Civil Procedure, Evidence, Judges, Medical Malpractice, Negligence

SUPREME COURT SHOULD NOT HAVE STRUCK PLAINTIFF’S EXPERT’S TESTIMONY IN THIS MEDICAL MALPRACTICE ACTION ON THE GROUND THE TESTIMONY EXCEEDED THE CPLR 3101 (D) DISCLOSURE; PLAINTIFF’S MOTION FOR A MISTRIAL SHOULD HAVE BEEN GRANTED (SECOND DEPT).

The Second Department, reversing Supreme Court, determined plaintiff’s motion for a mistrial in this medical malpractice action should have been granted. The trial judge should not have precluded plaintiff’s expert’s testimony on the ground the scope of the testimony exceeded the CPLR 3101 (d) disclosure:

Because portions of the expert’s testimony purportedly fell outside the notice pursuant to CPLR 3101(d), the Supreme Court struck all of this expert’s testimony concerning [defendants] Inglis and Shukla. However, even assuming that portions of the expert’s testimony fell outside the CPLR 3101(d) disclosure, it was error to strike all of his testimony concerning Inglis and Shukla. … [T]o the extent that portions of the expert’s testimony fell outside the CPLR 3101(d) disclosure, the relevant subject matter was raised in the bills of particulars and in the expert’s affirmation submitted in opposition to the defendants’ motions for summary judgment. Under these circumstances, the court improvidently struck the expert’s testimony concerning the treatment provided by Inglis and Shukla … .

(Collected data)
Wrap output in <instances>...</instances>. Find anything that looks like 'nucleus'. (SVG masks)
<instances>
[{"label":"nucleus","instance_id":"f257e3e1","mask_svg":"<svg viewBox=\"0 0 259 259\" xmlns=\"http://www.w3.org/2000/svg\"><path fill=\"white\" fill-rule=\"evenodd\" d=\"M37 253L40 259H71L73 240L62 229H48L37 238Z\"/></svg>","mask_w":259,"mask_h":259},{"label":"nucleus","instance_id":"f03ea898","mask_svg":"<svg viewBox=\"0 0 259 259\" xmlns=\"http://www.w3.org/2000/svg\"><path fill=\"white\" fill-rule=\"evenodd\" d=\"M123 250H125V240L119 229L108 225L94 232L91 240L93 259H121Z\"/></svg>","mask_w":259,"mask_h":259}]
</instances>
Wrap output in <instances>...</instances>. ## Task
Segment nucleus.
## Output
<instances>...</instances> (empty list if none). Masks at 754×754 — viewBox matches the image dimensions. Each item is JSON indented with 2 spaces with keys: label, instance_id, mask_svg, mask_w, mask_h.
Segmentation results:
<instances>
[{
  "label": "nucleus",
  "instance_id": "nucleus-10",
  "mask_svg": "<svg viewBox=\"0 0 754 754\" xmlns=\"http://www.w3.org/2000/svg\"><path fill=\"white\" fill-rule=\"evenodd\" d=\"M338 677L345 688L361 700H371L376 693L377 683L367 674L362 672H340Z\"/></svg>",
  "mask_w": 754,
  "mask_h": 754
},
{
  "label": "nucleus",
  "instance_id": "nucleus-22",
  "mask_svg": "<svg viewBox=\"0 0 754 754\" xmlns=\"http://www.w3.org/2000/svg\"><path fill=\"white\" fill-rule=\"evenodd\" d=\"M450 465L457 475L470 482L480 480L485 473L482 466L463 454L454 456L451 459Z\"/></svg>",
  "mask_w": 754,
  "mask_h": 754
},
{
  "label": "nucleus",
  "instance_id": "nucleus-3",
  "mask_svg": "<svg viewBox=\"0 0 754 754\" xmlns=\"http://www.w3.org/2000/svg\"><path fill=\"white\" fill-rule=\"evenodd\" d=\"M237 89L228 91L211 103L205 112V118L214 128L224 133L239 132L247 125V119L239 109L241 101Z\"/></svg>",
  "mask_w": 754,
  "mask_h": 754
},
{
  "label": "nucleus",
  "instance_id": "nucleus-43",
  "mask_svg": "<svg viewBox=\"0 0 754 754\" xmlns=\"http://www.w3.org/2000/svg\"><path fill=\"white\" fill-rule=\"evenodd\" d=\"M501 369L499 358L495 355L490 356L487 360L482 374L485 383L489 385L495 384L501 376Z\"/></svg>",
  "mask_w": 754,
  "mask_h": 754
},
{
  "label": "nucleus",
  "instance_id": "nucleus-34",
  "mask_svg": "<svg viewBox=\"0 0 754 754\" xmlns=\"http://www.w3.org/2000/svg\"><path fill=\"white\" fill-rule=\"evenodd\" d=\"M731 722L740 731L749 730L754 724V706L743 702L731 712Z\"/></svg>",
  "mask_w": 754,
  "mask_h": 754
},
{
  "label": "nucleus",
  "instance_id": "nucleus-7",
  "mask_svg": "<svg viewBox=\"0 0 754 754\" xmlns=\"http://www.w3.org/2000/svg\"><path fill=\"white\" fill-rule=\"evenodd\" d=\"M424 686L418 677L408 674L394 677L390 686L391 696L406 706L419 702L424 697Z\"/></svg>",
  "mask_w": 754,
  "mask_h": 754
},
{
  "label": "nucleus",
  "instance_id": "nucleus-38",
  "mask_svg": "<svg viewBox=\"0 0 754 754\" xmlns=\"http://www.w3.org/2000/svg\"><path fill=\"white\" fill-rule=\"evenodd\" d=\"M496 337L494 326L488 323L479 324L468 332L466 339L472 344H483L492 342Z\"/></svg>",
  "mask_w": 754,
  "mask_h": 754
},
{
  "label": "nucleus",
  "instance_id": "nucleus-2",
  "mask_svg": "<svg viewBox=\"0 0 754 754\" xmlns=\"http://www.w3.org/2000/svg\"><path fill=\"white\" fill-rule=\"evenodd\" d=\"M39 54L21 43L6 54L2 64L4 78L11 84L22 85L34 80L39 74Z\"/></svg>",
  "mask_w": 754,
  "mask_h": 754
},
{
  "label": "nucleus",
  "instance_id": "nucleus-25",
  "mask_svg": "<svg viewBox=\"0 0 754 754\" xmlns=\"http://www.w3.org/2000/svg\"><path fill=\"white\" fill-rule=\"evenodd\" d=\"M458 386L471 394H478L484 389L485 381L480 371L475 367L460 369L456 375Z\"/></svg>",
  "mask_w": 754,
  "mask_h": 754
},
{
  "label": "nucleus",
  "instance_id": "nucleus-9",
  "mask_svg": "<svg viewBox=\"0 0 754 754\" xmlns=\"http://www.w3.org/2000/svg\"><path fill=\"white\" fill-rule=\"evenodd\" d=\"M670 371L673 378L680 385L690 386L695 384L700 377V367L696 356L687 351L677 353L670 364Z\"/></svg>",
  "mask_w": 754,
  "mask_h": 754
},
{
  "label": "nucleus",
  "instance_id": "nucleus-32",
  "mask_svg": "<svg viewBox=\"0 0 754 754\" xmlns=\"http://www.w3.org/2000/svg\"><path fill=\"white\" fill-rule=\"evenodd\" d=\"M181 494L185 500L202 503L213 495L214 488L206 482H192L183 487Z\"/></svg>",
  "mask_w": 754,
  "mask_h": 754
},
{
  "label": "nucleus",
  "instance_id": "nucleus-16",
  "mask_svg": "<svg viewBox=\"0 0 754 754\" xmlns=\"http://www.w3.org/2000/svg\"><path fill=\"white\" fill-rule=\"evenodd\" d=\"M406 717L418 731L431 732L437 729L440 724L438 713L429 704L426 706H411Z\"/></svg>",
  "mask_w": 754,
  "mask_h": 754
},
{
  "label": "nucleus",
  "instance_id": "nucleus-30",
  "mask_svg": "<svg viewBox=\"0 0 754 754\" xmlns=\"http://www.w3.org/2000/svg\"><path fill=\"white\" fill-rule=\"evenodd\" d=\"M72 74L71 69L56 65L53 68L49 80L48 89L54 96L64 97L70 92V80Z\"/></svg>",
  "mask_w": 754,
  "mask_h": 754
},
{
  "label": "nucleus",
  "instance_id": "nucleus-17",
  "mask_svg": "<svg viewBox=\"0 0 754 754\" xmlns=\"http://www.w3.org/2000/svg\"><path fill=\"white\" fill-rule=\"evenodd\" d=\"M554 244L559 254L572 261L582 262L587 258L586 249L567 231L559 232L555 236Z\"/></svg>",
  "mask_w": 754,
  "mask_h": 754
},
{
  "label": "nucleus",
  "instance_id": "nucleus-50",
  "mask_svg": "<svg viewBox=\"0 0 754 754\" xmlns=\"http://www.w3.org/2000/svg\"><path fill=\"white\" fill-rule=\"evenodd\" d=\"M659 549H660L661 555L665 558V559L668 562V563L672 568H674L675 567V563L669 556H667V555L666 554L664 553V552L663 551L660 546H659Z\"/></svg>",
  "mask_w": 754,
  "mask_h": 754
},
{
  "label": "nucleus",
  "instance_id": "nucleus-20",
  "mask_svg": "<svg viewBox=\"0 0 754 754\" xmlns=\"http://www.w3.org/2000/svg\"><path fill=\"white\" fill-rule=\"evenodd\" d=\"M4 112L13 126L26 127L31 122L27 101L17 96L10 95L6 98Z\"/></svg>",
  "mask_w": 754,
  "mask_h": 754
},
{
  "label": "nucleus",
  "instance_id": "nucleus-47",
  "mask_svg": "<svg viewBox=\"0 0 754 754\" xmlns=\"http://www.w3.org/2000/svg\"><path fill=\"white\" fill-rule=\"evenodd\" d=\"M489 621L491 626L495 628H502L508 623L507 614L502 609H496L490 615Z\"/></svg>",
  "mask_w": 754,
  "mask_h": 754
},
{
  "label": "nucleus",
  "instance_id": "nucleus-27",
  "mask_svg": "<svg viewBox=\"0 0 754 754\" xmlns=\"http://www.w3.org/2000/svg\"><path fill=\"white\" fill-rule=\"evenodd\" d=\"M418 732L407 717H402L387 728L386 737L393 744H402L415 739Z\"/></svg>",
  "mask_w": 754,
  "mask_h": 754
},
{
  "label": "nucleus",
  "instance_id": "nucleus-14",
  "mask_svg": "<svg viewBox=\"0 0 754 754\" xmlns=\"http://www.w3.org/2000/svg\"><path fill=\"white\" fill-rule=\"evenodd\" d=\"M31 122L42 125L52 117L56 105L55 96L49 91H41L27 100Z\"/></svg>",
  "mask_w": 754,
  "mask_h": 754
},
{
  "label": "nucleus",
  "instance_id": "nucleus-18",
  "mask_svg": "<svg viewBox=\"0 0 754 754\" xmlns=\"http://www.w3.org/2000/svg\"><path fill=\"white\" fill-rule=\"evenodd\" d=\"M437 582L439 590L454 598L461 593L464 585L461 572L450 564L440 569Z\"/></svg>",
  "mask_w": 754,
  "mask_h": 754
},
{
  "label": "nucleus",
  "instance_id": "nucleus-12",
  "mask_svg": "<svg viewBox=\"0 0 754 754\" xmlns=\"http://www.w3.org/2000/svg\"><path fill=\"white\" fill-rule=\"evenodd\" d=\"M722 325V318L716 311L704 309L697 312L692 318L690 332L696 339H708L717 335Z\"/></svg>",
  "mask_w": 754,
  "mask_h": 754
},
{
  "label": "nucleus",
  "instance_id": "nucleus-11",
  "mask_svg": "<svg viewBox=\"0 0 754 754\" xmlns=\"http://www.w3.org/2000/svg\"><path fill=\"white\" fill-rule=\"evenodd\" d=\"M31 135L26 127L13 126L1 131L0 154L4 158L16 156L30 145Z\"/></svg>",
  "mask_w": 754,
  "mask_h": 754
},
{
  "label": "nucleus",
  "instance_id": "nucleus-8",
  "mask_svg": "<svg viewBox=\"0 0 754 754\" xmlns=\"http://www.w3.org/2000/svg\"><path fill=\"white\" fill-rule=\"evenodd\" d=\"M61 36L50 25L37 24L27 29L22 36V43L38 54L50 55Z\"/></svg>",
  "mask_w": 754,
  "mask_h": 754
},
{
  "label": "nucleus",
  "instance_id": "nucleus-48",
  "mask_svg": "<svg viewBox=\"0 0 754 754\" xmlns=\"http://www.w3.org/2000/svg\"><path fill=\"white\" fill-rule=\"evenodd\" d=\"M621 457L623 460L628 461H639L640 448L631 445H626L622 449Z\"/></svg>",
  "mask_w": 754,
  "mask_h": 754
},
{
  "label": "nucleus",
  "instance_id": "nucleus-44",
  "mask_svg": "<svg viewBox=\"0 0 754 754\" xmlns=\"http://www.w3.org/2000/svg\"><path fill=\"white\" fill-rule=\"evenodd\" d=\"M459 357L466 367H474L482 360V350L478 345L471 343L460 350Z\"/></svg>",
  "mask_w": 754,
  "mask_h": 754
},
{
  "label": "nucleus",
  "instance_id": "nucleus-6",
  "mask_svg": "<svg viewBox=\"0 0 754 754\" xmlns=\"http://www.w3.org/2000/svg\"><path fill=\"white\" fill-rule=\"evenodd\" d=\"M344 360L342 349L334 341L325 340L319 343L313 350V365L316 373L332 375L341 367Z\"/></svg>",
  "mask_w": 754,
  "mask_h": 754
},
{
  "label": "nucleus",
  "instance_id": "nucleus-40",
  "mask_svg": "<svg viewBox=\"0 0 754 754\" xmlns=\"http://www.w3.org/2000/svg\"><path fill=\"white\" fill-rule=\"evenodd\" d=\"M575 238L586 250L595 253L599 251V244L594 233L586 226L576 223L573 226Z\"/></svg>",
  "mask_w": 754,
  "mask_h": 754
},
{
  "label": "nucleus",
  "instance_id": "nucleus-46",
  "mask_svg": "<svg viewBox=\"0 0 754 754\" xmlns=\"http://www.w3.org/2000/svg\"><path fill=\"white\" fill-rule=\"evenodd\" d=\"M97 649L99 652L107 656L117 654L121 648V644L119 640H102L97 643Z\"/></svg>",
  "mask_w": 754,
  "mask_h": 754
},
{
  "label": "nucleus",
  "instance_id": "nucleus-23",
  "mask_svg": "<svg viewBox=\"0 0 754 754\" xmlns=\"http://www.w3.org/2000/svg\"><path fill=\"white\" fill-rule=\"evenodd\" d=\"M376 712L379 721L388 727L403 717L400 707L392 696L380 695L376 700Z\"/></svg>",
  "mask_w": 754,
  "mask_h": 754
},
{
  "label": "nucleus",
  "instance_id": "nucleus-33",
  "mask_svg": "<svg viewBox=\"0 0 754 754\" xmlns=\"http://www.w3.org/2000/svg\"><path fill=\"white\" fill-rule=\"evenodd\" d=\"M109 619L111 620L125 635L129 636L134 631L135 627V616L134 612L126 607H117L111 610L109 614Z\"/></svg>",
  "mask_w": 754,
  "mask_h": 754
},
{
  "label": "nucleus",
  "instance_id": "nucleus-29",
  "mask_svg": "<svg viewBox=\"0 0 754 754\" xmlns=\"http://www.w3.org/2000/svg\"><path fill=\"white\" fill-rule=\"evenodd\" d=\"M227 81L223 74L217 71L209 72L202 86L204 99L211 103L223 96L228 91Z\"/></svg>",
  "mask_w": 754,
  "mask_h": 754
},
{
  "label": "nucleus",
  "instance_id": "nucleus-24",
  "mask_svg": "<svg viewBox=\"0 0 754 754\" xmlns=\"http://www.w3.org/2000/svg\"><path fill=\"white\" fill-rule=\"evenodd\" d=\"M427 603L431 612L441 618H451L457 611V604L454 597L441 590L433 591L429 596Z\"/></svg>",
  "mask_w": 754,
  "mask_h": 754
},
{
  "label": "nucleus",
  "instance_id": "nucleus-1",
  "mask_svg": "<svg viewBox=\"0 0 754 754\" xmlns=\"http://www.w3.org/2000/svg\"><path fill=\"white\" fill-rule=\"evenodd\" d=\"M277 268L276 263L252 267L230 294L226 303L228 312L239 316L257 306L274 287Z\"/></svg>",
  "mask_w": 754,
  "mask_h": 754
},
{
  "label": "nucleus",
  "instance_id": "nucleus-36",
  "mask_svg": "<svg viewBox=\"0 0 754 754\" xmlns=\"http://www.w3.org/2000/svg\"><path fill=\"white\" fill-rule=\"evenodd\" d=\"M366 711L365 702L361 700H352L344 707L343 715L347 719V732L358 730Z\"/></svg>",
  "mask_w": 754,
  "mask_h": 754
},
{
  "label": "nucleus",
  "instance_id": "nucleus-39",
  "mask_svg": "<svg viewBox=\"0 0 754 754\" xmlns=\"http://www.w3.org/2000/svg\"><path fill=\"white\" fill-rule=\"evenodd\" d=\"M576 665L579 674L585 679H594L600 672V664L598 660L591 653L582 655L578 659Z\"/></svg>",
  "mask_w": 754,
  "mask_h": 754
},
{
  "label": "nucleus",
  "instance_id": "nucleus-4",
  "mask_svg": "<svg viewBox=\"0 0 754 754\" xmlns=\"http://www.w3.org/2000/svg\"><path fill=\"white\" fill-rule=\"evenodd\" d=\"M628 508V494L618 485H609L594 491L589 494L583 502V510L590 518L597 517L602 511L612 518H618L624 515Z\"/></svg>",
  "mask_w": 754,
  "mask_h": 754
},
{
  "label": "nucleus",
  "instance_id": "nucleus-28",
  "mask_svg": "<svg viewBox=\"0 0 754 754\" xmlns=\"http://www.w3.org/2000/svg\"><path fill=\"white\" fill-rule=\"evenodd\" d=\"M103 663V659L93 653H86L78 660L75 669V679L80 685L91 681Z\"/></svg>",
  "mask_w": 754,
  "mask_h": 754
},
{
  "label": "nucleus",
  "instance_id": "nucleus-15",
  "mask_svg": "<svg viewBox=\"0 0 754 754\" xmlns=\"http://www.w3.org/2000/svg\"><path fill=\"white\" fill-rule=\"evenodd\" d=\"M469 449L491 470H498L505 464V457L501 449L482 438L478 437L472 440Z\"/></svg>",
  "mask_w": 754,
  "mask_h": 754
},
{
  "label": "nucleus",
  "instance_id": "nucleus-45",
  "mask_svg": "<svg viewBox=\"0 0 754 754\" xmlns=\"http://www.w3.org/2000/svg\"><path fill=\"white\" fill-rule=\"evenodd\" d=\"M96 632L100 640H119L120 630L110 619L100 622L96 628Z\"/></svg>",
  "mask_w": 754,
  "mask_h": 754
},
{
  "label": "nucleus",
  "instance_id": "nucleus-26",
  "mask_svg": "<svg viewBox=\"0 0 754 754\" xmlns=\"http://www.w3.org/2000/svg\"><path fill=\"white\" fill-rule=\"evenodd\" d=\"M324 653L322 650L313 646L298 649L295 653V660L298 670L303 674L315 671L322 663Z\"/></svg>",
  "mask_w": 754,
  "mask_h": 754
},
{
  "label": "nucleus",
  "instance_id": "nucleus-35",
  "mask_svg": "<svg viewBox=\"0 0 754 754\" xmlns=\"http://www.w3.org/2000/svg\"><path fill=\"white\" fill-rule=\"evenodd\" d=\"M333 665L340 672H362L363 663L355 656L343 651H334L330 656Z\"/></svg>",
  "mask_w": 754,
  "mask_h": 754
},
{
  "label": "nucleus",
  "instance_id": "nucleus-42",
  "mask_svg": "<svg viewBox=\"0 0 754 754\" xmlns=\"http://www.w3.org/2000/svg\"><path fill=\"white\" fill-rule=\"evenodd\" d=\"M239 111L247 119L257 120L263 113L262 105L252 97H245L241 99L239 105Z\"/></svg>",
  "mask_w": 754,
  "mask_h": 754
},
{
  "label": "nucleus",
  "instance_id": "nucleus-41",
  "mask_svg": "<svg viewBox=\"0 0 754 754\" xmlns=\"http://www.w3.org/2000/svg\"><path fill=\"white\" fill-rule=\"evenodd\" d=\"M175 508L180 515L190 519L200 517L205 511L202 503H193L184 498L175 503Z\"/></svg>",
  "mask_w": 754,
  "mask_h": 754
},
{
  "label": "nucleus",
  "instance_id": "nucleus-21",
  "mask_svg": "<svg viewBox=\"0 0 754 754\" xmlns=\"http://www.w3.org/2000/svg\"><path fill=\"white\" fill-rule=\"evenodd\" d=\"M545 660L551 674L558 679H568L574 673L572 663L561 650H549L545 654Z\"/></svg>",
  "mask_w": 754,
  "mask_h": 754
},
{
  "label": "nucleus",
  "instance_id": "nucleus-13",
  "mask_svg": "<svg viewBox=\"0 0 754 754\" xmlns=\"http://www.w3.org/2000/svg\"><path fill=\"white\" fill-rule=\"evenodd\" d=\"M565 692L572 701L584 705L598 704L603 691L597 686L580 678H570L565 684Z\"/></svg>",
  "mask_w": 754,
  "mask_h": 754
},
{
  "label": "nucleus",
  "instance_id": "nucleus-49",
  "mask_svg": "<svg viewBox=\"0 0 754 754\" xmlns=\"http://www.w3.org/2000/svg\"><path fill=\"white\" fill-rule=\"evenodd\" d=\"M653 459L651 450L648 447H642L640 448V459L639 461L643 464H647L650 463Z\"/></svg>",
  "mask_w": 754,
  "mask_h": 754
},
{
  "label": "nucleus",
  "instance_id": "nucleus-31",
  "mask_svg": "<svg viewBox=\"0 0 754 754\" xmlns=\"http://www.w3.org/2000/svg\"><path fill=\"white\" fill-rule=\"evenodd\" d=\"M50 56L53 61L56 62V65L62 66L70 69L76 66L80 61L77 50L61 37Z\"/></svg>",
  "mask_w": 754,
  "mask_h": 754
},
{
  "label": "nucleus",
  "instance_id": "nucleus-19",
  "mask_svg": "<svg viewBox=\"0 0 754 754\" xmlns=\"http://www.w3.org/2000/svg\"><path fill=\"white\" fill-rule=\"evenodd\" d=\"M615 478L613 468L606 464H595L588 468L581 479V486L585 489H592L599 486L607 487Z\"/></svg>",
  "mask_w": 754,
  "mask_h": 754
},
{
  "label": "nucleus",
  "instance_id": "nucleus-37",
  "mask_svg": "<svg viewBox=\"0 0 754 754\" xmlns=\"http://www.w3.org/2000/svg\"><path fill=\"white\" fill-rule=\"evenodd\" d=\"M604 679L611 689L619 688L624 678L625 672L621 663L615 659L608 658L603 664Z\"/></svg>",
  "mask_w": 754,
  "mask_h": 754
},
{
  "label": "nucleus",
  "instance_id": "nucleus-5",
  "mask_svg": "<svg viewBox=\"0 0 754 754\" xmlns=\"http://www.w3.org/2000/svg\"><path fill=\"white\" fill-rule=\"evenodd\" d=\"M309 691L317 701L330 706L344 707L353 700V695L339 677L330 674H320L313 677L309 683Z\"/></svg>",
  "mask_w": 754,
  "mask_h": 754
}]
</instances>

Tasks to perform:
a) According to the case summary, which court's decision did the Second Department reverse?
b) Please list every subject category named in the first line of the case summary.

Results of the tasks:
a) Supreme Court

b) Civil Procedure, Evidence, Judges, Medical Malpractice, Negligence